Several battles made international headlines. They included the 1990 car bomb blast that nearly killed Earth First! Leaders Judi Bari and Darryl Cherney; the pepper spray swabbing of protesters' eyes by Humboldt County deputies in 1997; the 1998 death of an activist, killed by a tree cut down by an enraged logger; the marathon two-year tree-sit by Julia "Butterfly" Hill that ended in 1999; and the buying of 10,000 acres of the Headwaters Forest from Pacific Lumber by the state and federal government in 1999.
The car bombing put the timber wars on the map. Cherney and Bari were driving in Oakland, recruiting volunteers for protests they dubbed Redwood Summer, when a bomb exploded under the front seat of their car, shattering Bari's pelvis.
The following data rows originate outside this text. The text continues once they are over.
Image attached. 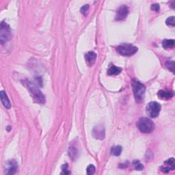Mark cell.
<instances>
[{
  "mask_svg": "<svg viewBox=\"0 0 175 175\" xmlns=\"http://www.w3.org/2000/svg\"><path fill=\"white\" fill-rule=\"evenodd\" d=\"M175 168V162L173 157L168 159L163 163V166H162L160 169L163 172L168 173L170 170H174Z\"/></svg>",
  "mask_w": 175,
  "mask_h": 175,
  "instance_id": "7",
  "label": "cell"
},
{
  "mask_svg": "<svg viewBox=\"0 0 175 175\" xmlns=\"http://www.w3.org/2000/svg\"><path fill=\"white\" fill-rule=\"evenodd\" d=\"M157 95L160 99L168 100L173 97V93L170 92V91L159 90L157 93Z\"/></svg>",
  "mask_w": 175,
  "mask_h": 175,
  "instance_id": "13",
  "label": "cell"
},
{
  "mask_svg": "<svg viewBox=\"0 0 175 175\" xmlns=\"http://www.w3.org/2000/svg\"><path fill=\"white\" fill-rule=\"evenodd\" d=\"M77 154H78V151L77 148L74 146H71L69 147L68 149V155L71 159L75 160V159L77 157Z\"/></svg>",
  "mask_w": 175,
  "mask_h": 175,
  "instance_id": "15",
  "label": "cell"
},
{
  "mask_svg": "<svg viewBox=\"0 0 175 175\" xmlns=\"http://www.w3.org/2000/svg\"><path fill=\"white\" fill-rule=\"evenodd\" d=\"M121 71H122L121 68L114 65H112L109 67L108 73L109 75H117L121 73Z\"/></svg>",
  "mask_w": 175,
  "mask_h": 175,
  "instance_id": "14",
  "label": "cell"
},
{
  "mask_svg": "<svg viewBox=\"0 0 175 175\" xmlns=\"http://www.w3.org/2000/svg\"><path fill=\"white\" fill-rule=\"evenodd\" d=\"M129 13V8L127 6L122 5L119 10H117L116 20L117 21H122L124 20L127 17V14Z\"/></svg>",
  "mask_w": 175,
  "mask_h": 175,
  "instance_id": "9",
  "label": "cell"
},
{
  "mask_svg": "<svg viewBox=\"0 0 175 175\" xmlns=\"http://www.w3.org/2000/svg\"><path fill=\"white\" fill-rule=\"evenodd\" d=\"M122 150H123V148L120 146H114L112 148V150H111V153L113 155H115V156H119L121 153H122Z\"/></svg>",
  "mask_w": 175,
  "mask_h": 175,
  "instance_id": "17",
  "label": "cell"
},
{
  "mask_svg": "<svg viewBox=\"0 0 175 175\" xmlns=\"http://www.w3.org/2000/svg\"><path fill=\"white\" fill-rule=\"evenodd\" d=\"M162 46L164 49H170L174 46V40L164 39L162 42Z\"/></svg>",
  "mask_w": 175,
  "mask_h": 175,
  "instance_id": "16",
  "label": "cell"
},
{
  "mask_svg": "<svg viewBox=\"0 0 175 175\" xmlns=\"http://www.w3.org/2000/svg\"><path fill=\"white\" fill-rule=\"evenodd\" d=\"M131 85L136 101H142L144 99V94H145V86L140 82L136 80V79H133L131 82Z\"/></svg>",
  "mask_w": 175,
  "mask_h": 175,
  "instance_id": "3",
  "label": "cell"
},
{
  "mask_svg": "<svg viewBox=\"0 0 175 175\" xmlns=\"http://www.w3.org/2000/svg\"><path fill=\"white\" fill-rule=\"evenodd\" d=\"M166 24L167 25L169 26H172V27H174L175 25V18L174 16L170 17L169 18H168L166 21Z\"/></svg>",
  "mask_w": 175,
  "mask_h": 175,
  "instance_id": "19",
  "label": "cell"
},
{
  "mask_svg": "<svg viewBox=\"0 0 175 175\" xmlns=\"http://www.w3.org/2000/svg\"><path fill=\"white\" fill-rule=\"evenodd\" d=\"M146 113L151 118H156L159 114L161 110V105L157 102L152 101L146 105Z\"/></svg>",
  "mask_w": 175,
  "mask_h": 175,
  "instance_id": "6",
  "label": "cell"
},
{
  "mask_svg": "<svg viewBox=\"0 0 175 175\" xmlns=\"http://www.w3.org/2000/svg\"><path fill=\"white\" fill-rule=\"evenodd\" d=\"M133 165H134V168L136 170H143L144 168V166L140 162L139 160H135L133 162Z\"/></svg>",
  "mask_w": 175,
  "mask_h": 175,
  "instance_id": "18",
  "label": "cell"
},
{
  "mask_svg": "<svg viewBox=\"0 0 175 175\" xmlns=\"http://www.w3.org/2000/svg\"><path fill=\"white\" fill-rule=\"evenodd\" d=\"M0 96H1V101L3 105L6 109H10L11 108V103L9 100L7 94L4 92V91H1L0 93Z\"/></svg>",
  "mask_w": 175,
  "mask_h": 175,
  "instance_id": "12",
  "label": "cell"
},
{
  "mask_svg": "<svg viewBox=\"0 0 175 175\" xmlns=\"http://www.w3.org/2000/svg\"><path fill=\"white\" fill-rule=\"evenodd\" d=\"M166 66L171 71L174 73V61H168L166 63Z\"/></svg>",
  "mask_w": 175,
  "mask_h": 175,
  "instance_id": "21",
  "label": "cell"
},
{
  "mask_svg": "<svg viewBox=\"0 0 175 175\" xmlns=\"http://www.w3.org/2000/svg\"><path fill=\"white\" fill-rule=\"evenodd\" d=\"M25 86L28 89L30 94L32 95L33 99L37 102L38 103L44 104L45 103V97L41 91L39 89L35 84L29 80H25L23 82Z\"/></svg>",
  "mask_w": 175,
  "mask_h": 175,
  "instance_id": "1",
  "label": "cell"
},
{
  "mask_svg": "<svg viewBox=\"0 0 175 175\" xmlns=\"http://www.w3.org/2000/svg\"><path fill=\"white\" fill-rule=\"evenodd\" d=\"M95 171H96V168H95L94 166L90 164L88 166L87 168V174L91 175V174H93L95 173Z\"/></svg>",
  "mask_w": 175,
  "mask_h": 175,
  "instance_id": "20",
  "label": "cell"
},
{
  "mask_svg": "<svg viewBox=\"0 0 175 175\" xmlns=\"http://www.w3.org/2000/svg\"><path fill=\"white\" fill-rule=\"evenodd\" d=\"M12 37V32L10 26L4 22H2L0 28V40L1 43L3 44L8 41Z\"/></svg>",
  "mask_w": 175,
  "mask_h": 175,
  "instance_id": "5",
  "label": "cell"
},
{
  "mask_svg": "<svg viewBox=\"0 0 175 175\" xmlns=\"http://www.w3.org/2000/svg\"><path fill=\"white\" fill-rule=\"evenodd\" d=\"M88 10H89V5L88 4H86V5H84V6L82 7L81 13L82 14H84V15H86L88 12Z\"/></svg>",
  "mask_w": 175,
  "mask_h": 175,
  "instance_id": "23",
  "label": "cell"
},
{
  "mask_svg": "<svg viewBox=\"0 0 175 175\" xmlns=\"http://www.w3.org/2000/svg\"><path fill=\"white\" fill-rule=\"evenodd\" d=\"M137 127L143 134H150L154 130L155 124L151 119L142 117L140 118L137 123Z\"/></svg>",
  "mask_w": 175,
  "mask_h": 175,
  "instance_id": "2",
  "label": "cell"
},
{
  "mask_svg": "<svg viewBox=\"0 0 175 175\" xmlns=\"http://www.w3.org/2000/svg\"><path fill=\"white\" fill-rule=\"evenodd\" d=\"M68 166L67 163L63 165L62 166V172H61V174H71V172L68 170Z\"/></svg>",
  "mask_w": 175,
  "mask_h": 175,
  "instance_id": "22",
  "label": "cell"
},
{
  "mask_svg": "<svg viewBox=\"0 0 175 175\" xmlns=\"http://www.w3.org/2000/svg\"><path fill=\"white\" fill-rule=\"evenodd\" d=\"M17 168L18 167L16 162L14 160L7 162L6 164V173L7 174H14L17 172Z\"/></svg>",
  "mask_w": 175,
  "mask_h": 175,
  "instance_id": "10",
  "label": "cell"
},
{
  "mask_svg": "<svg viewBox=\"0 0 175 175\" xmlns=\"http://www.w3.org/2000/svg\"><path fill=\"white\" fill-rule=\"evenodd\" d=\"M116 50L119 54L123 56H131L137 53L138 49L131 44L123 43L116 48Z\"/></svg>",
  "mask_w": 175,
  "mask_h": 175,
  "instance_id": "4",
  "label": "cell"
},
{
  "mask_svg": "<svg viewBox=\"0 0 175 175\" xmlns=\"http://www.w3.org/2000/svg\"><path fill=\"white\" fill-rule=\"evenodd\" d=\"M93 135L96 139L103 140L105 138V128L103 125H97L93 130Z\"/></svg>",
  "mask_w": 175,
  "mask_h": 175,
  "instance_id": "8",
  "label": "cell"
},
{
  "mask_svg": "<svg viewBox=\"0 0 175 175\" xmlns=\"http://www.w3.org/2000/svg\"><path fill=\"white\" fill-rule=\"evenodd\" d=\"M151 9L156 11V12H158L159 9H160V7H159V5L157 3H155V4H153L151 6Z\"/></svg>",
  "mask_w": 175,
  "mask_h": 175,
  "instance_id": "24",
  "label": "cell"
},
{
  "mask_svg": "<svg viewBox=\"0 0 175 175\" xmlns=\"http://www.w3.org/2000/svg\"><path fill=\"white\" fill-rule=\"evenodd\" d=\"M97 54L94 51H89L85 54V60L88 66H92L96 62Z\"/></svg>",
  "mask_w": 175,
  "mask_h": 175,
  "instance_id": "11",
  "label": "cell"
}]
</instances>
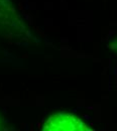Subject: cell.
<instances>
[{
	"instance_id": "1",
	"label": "cell",
	"mask_w": 117,
	"mask_h": 131,
	"mask_svg": "<svg viewBox=\"0 0 117 131\" xmlns=\"http://www.w3.org/2000/svg\"><path fill=\"white\" fill-rule=\"evenodd\" d=\"M43 130L61 131V130H90V128L80 118L69 113H58L49 118L44 124Z\"/></svg>"
}]
</instances>
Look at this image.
Oakland police and the FBI accused them of transporting the bomb for use in an ecoterrorist attack.
Twelve years later, in 2002, five years after Bari died of cancer, the pair won $4.4 million in a lawsuit; a jury ruled that their civil rights had been violated and their names defamed by the local and federal authorities who arrested them.
"This has been a long-term campaign with a tremendous amount of high-water marks," Cherney said of the timber wars. As for the end of the fight with Pacific Lumber, he said: "I have a healthy dose of skepticism. But it does feel like a great weight has been lifted from the shoulders of southern Humboldt County to have Maxxam gone."